╭─ EXCERPT

You are viewing a plain text version of this content. The canonical link for it is here.
Posted to dev@zookeeper.apache.org by "helei (JIRA)" <ji...@apache.org> on 2011/07/04 07:54:22 UTC

[jira] [Commented] (ZOOKEEPER-1115) follower can not sync with leader

    [ https://issues.apache.org/jira/browse/ZOOKEEPER-1115?page=com.atlassian.jira.plugin.system.issuetabpanels:comment-tabpanel&focusedCommentId=13059326#comment-13059326 ] 

helei commented on ZOOKEEPER-1115:
----------------------------------

Hi, guys. After follower get synced with leader, we will call zk.takeSnapshot in communication thread in Learner.java. And this is a function may block. In my case, it takes about 4 seconds to finish the snap. During this period, follower would not ack leader, and leader would thought that something happend to this follower, and close the connection with this follower. After that the follower will receive a broken pipe exception, and it will retry after that. Of cause it will fail time after time.
I think it is a problem.

╰─
╭─ DATASET SECTION

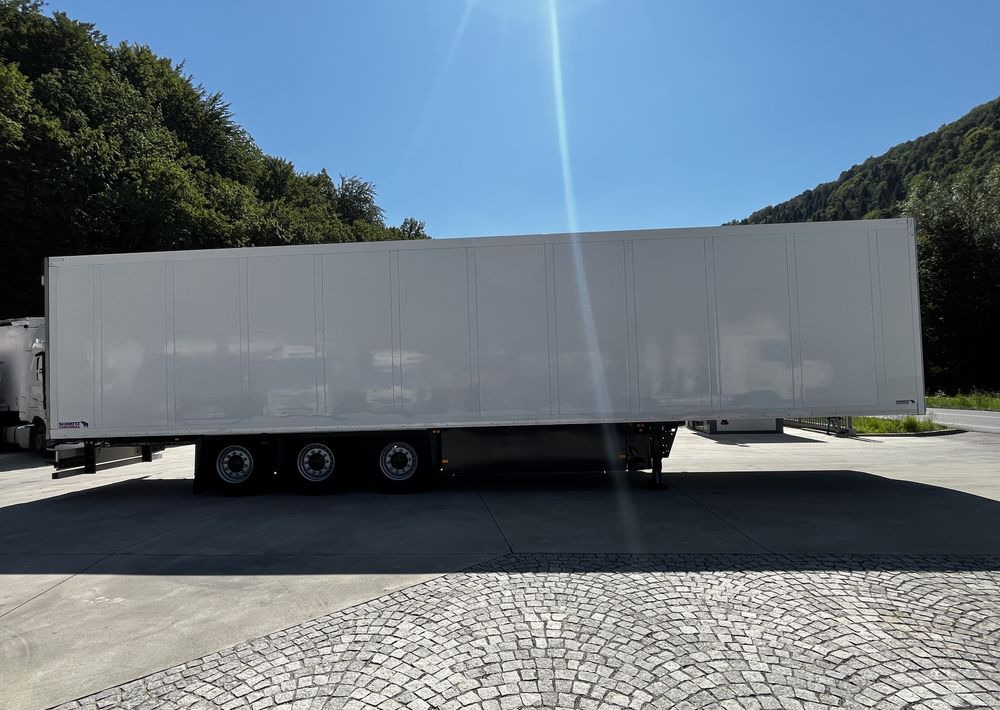 Schmitz Cargobull Chłodnia // 2010 Rok // 2 osie podnoszone // Doppelstock // Kosz paletowy // - 냉동 세미 트레일러 : 사진 4 Schmitz Cargobull Chłodnia // 2010 Rok // 2 osie podnoszone // Doppelstock // Kosz paletowy // - 냉동 세미 트레일러 : 사진 4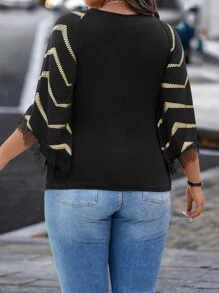 SHEIN Clasi Plus Gold Chevron Print Eyelash Lace Trim Tee Áo thun đồ họa cho nữ - màu đen - Xem 2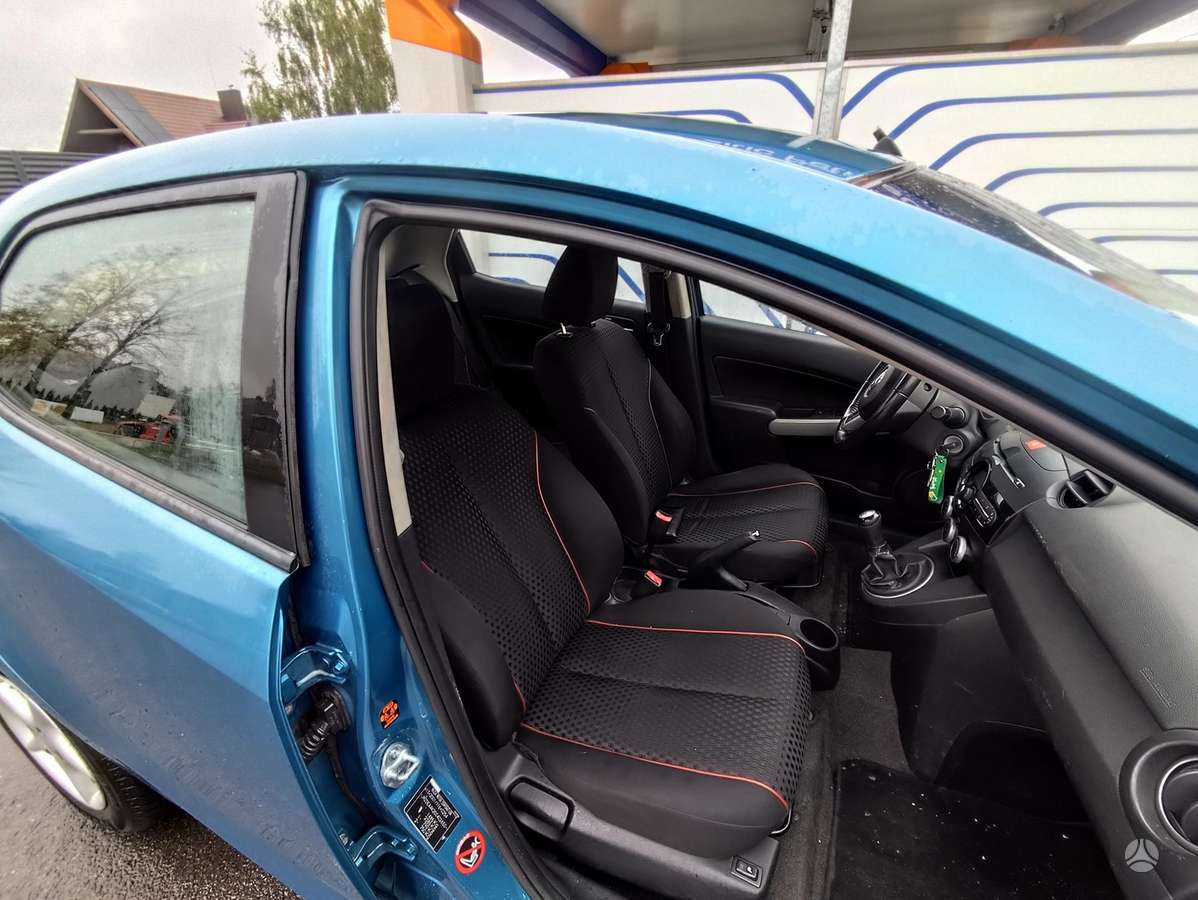 Mazda 2, 1.4 l., Хэтчбек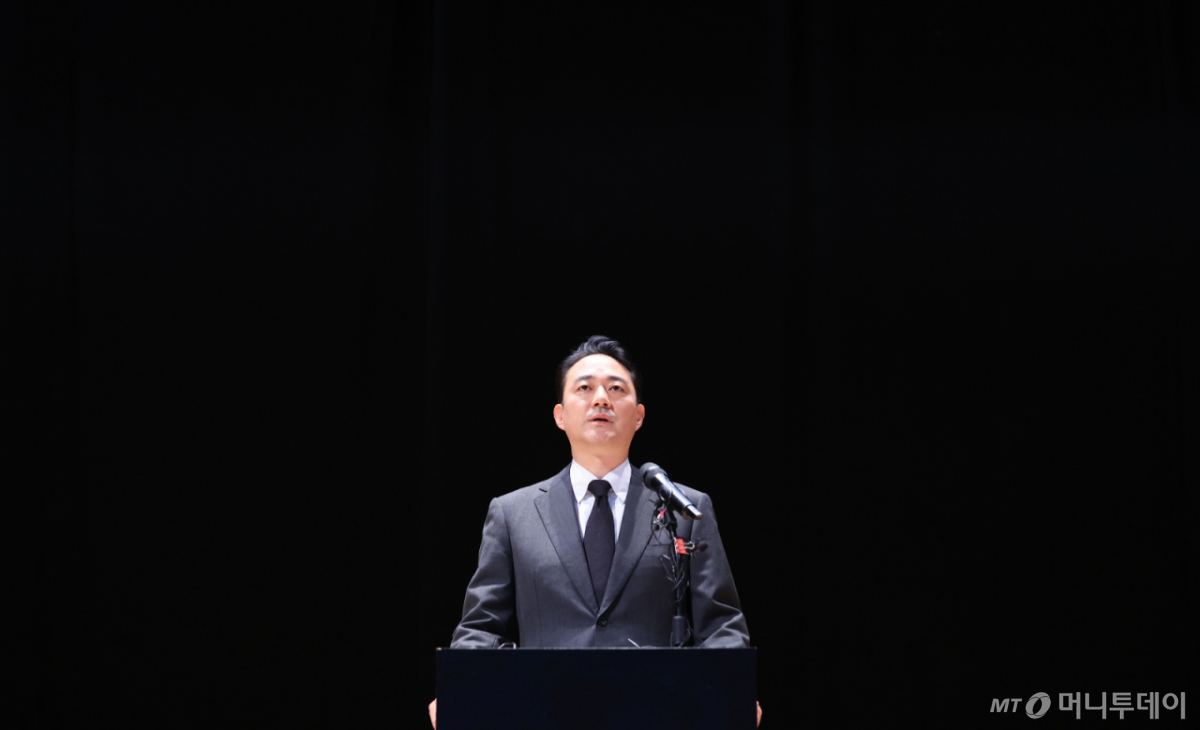 홍정도 중앙그룹 부회장이 15일 서울 마포구 중앙일보빌딩에서 계열사 기업회생절차 신청과 관련해 입장을 발표하고 있다. 2026.6.15/뉴스1 Copyright © 뉴스1. All rights reserved. 무단 전재 및 재배포, AI학습 이용 금지. /사진=(서울=뉴스1) 이호윤 기자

╰─

**ACTIVITIES:**
- 1) For each statement, say yes or no according to the ZooKeeper comment, and quote the words that settle it: (a) In the writer's case, the snapshot took about 4 seconds. (b) The follower keeps acking the leader while the snapshot runs. (c) The follower receives a broken pipe exception after the connection is closed.
- 2) Pick up the ZooKeeper comment after its last sentence and keep writing it.
The data shown is separate material from the ZooKeeper comment.

**ANSWERS PROVIDED:**
- 1)
(a) Yes: "it takes about 4 seconds to finish the snap"
(b) No: "During this period, follower would not ack leader"
(c) Yes: "After that the follower will receive a broken pipe exception"

- 2)
thanks

> follower can not sync with leader
> ---------------------------------
>
>                 Key: ZOOKEEPER-1115
>                 URL: https://issues.apache.org/jira/browse/ZOOKEEPER-1115
>             Project: ZooKeeper
>          Issue Type: Bug
>          Components: quorum
>    Affects Versions: 3.3.0, 3.3.3
>         Environment: linux rhel 4, x64, java version 1.4.2
>            Reporter: helei
>            Priority: Critical
>
> there are 5 members in the quorum. one follower can not sync with leader after restart. it seems leader has close the data connection with this follower because of read timeout. here is the key log in follower:
> 2011-06-30 22:14:45,069 - WARN  [Thread-17:QuorumCnxManager$RecvWorker@658] - Connection broken: 
> java.nio.channels.ClosedChannelException
>         at sun.nio.ch.SocketChannelImpl.ensureReadOpen(SocketChannelImpl.java:113)
>         at sun.nio.ch.SocketChannelImpl.read(SocketChannelImpl.java:156)
>         at org.apache.zookeeper.server.quorum.QuorumCnxManager$RecvWorker.run(QuorumCnxManager.java:629)
> 2011-06-30 22:14:45,069 - INFO  [QuorumPeer:/0.0.0.0:2181:FastLeaderElection@689] - Notification: 3, 17198470148, 3, 3, LOOKING, LOOKING, 3
> 2011-06-30 22:14:45,070 - ERROR [Thread-16:QuorumCnxManager$SendWorker@559] - Failed to send last message. Shutting down thread.
> java.nio.channels.ClosedChannelException
>         at sun.nio.ch.SocketChannelImpl.ensureWriteOpen(SocketChannelImpl.java:126)
>         at sun.nio.ch.SocketChannelImpl.write(SocketChannelImpl.java:324)
>         at org.apache.zookeeper.server.quorum.QuorumCnxManager$SendWorker.send(QuorumCnxManager.java:548)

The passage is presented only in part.